EXERCISE:
Can the data below be echoed back word for word?

DATA EXTRACT:
Begin

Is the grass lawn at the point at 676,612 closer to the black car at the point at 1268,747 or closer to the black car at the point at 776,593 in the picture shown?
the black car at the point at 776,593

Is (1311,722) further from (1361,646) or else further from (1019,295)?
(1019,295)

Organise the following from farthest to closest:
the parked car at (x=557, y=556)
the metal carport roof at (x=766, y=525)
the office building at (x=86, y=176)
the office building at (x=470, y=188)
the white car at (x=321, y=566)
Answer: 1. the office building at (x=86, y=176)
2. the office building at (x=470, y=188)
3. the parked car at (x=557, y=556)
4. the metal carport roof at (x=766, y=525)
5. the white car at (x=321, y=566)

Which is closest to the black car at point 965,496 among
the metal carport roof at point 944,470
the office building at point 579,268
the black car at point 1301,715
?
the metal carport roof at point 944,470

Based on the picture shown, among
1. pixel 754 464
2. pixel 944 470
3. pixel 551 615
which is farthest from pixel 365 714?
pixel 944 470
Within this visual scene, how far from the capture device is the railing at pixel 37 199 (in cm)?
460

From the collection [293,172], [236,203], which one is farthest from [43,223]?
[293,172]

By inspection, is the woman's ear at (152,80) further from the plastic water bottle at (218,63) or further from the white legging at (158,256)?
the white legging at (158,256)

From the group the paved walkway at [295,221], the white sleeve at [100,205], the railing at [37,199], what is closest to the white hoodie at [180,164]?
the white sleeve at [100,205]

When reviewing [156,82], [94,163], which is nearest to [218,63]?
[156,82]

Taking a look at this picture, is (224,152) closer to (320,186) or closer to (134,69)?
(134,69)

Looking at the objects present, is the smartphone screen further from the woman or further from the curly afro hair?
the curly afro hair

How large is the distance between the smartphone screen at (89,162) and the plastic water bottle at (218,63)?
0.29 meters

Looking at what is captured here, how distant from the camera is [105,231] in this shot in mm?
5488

End

COMPLETE OUTPUT:
Is the grass lawn at the point at 676,612 closer to the black car at the point at 1268,747 or closer to the black car at the point at 776,593 in the picture shown?
the black car at the point at 776,593

Is (1311,722) further from (1361,646) or else further from (1019,295)?
(1019,295)

Organise the following from farthest to closest:
the parked car at (x=557, y=556)
the metal carport roof at (x=766, y=525)
the office building at (x=86, y=176)
the office building at (x=470, y=188)
the white car at (x=321, y=566)
Answer: 1. the office building at (x=86, y=176)
2. the office building at (x=470, y=188)
3. the parked car at (x=557, y=556)
4. the metal carport roof at (x=766, y=525)
5. the white car at (x=321, y=566)

Which is closest to the black car at point 965,496 among
the metal carport roof at point 944,470
the office building at point 579,268
the black car at point 1301,715
?
the metal carport roof at point 944,470

Based on the picture shown, among
1. pixel 754 464
2. pixel 944 470
3. pixel 551 615
which is farthest from pixel 365 714?
pixel 944 470
Within this visual scene, how far from the capture device is the railing at pixel 37 199 (in cm)?
460

From the collection [293,172], [236,203], which one is farthest from [43,223]?
[293,172]

By inspection, is the woman's ear at (152,80) further from the plastic water bottle at (218,63) or further from the white legging at (158,256)?
the white legging at (158,256)

From the group the paved walkway at [295,221], the white sleeve at [100,205], the railing at [37,199], what is closest to the white hoodie at [180,164]?
the white sleeve at [100,205]

When reviewing [156,82], [94,163], which is nearest to [218,63]?
[156,82]

Taking a look at this picture, is (224,152) closer to (320,186) or closer to (134,69)?
(134,69)

Looking at the objects present, is the smartphone screen further from the woman or further from the curly afro hair?
the curly afro hair

How large is the distance between the smartphone screen at (89,162) and the plastic water bottle at (218,63)?
0.29 meters

Looking at what is captured here, how distant from the camera is [105,231] in this shot in mm?
5488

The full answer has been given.